Le jeu d'alliance entre les trois partis d'opposition à Ottawa a débuté mardi dernier lorsque le chef du NPD, Jack Layton, a retiré son appui au gouvernement libéral minoritaire de Paul Martin. Insatisfait de l'offre que lui a fait le ministre de la Santé Ujjal Dosanjk, Layton a qualifié d'« inacceptable (1)» la proposition libérale de freiner et non de stopper la prolifération des cliniques de santé privées au Canada. Le chef du NPD s'est montré catégorique, dès le lendemain, en affirmant que « ses troupes appuieront une motion de défiance envers le gouvernement Martin (2)».

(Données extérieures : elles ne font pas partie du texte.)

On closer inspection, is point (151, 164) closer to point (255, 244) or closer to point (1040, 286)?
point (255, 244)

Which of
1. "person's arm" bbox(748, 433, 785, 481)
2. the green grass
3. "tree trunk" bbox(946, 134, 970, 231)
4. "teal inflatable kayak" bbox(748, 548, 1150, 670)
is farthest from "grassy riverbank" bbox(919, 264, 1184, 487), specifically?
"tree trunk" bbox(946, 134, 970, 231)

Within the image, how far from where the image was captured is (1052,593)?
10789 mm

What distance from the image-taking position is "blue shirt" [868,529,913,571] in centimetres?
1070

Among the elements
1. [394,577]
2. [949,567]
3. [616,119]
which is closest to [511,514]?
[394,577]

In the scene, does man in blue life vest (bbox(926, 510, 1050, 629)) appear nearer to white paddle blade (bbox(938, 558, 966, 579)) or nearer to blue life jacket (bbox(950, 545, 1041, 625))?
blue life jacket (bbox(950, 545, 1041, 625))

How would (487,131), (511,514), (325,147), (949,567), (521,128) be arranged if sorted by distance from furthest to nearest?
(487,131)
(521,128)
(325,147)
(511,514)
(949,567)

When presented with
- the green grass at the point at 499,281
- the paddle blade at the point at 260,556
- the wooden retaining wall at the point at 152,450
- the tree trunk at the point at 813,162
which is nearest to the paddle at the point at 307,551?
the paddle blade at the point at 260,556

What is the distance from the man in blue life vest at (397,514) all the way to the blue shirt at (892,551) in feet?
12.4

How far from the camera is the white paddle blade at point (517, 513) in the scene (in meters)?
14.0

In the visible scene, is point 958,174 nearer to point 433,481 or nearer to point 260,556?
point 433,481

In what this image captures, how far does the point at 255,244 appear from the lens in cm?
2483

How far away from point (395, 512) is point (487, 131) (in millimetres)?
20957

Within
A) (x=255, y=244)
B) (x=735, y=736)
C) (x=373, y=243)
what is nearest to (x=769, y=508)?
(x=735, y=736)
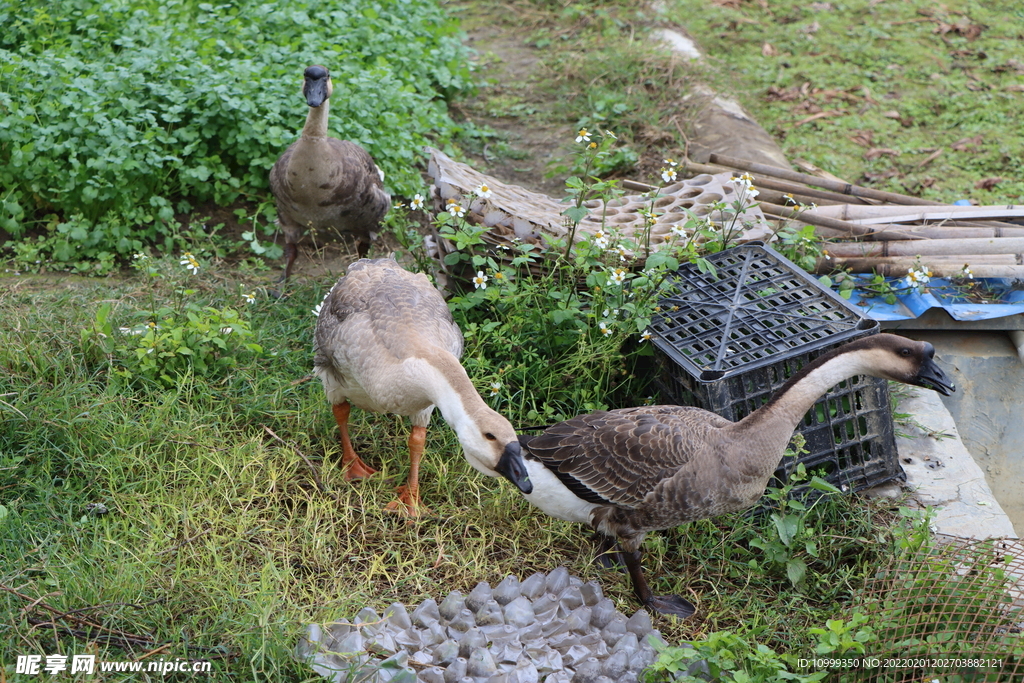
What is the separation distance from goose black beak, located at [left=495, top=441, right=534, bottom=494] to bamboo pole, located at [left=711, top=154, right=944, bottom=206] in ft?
13.1

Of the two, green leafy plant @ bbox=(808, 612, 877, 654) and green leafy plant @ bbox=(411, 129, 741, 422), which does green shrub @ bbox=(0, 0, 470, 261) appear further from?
green leafy plant @ bbox=(808, 612, 877, 654)

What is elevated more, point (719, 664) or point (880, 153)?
point (880, 153)

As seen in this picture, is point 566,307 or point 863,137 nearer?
point 566,307

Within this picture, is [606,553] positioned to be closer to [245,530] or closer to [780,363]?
[780,363]

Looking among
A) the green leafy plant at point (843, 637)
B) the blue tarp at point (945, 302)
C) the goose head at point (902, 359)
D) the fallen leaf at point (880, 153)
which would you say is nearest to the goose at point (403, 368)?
the green leafy plant at point (843, 637)

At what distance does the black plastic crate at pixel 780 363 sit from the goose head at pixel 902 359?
0.58 metres

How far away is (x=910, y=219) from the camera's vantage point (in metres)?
5.50

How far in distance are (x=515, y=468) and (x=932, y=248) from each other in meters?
3.43

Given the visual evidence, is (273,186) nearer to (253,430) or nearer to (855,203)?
(253,430)

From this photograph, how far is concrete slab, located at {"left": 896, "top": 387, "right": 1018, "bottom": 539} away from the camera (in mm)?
3848

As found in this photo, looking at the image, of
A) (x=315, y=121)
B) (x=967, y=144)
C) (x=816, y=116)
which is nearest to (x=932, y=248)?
(x=967, y=144)

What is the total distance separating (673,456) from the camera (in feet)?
11.1

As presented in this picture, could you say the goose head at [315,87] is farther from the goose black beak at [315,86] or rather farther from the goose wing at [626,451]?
the goose wing at [626,451]

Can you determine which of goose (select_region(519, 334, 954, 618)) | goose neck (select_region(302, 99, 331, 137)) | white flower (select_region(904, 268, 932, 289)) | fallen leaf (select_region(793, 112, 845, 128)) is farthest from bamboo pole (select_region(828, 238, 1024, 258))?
fallen leaf (select_region(793, 112, 845, 128))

Poussé par le chef conservateur (PC) Stephen Harper et par celui du Bloc québécois (BQ) Gilles Duceppe, Layton a développé, la semaine dernière, une stratégie « douteuse (3)» et peu réaliste selon des spécialistes de la procédure parlementaire. En effet, Layton a tout d'abord proposé de « soumettre une motion le 24 novembre [,] qui engage le gouvernement à déclencher des élections au début du mois de janvier [,] pour un scrutin qui aurait lieu à la mi-février (4)». La « solution raisonnable (5)» de Layton, rejetée ipso facto par le gouvernement Martin, avait le défaut de retirer la confiance de la chambre à l'endroit du gouvernement, tout en le laissant gouverner pendant un mois. Selon Alain G. Gagnon, titulaire de la chaire de recherche en études québécoises et canadiennes à l'UQAM, « une période de flottement n'est pas possible (6)». Même son de cloche du côté du BQ. Duceppe considère que la proposition de Layton est « trop confuse (7)» et qu'elle s'appuie sur des fondements légaux « faibles ou [inexistants]» .

Décidément, malgré l'apparence d'unanimité que Layton, Harper et Duceppe affichaient la semaine dernière, les partis d'opposition ont dû refaire leurs devoirs.

Répondant au défi que leur avait lancé le premier ministre Martin à la fin de la semaine, les trois chefs de l'opposition ont tenu une longue réunion à Ottawa, dimanche après-midi, afin de discuter de la stratégie à adopter pour faire tomber le gouvernement.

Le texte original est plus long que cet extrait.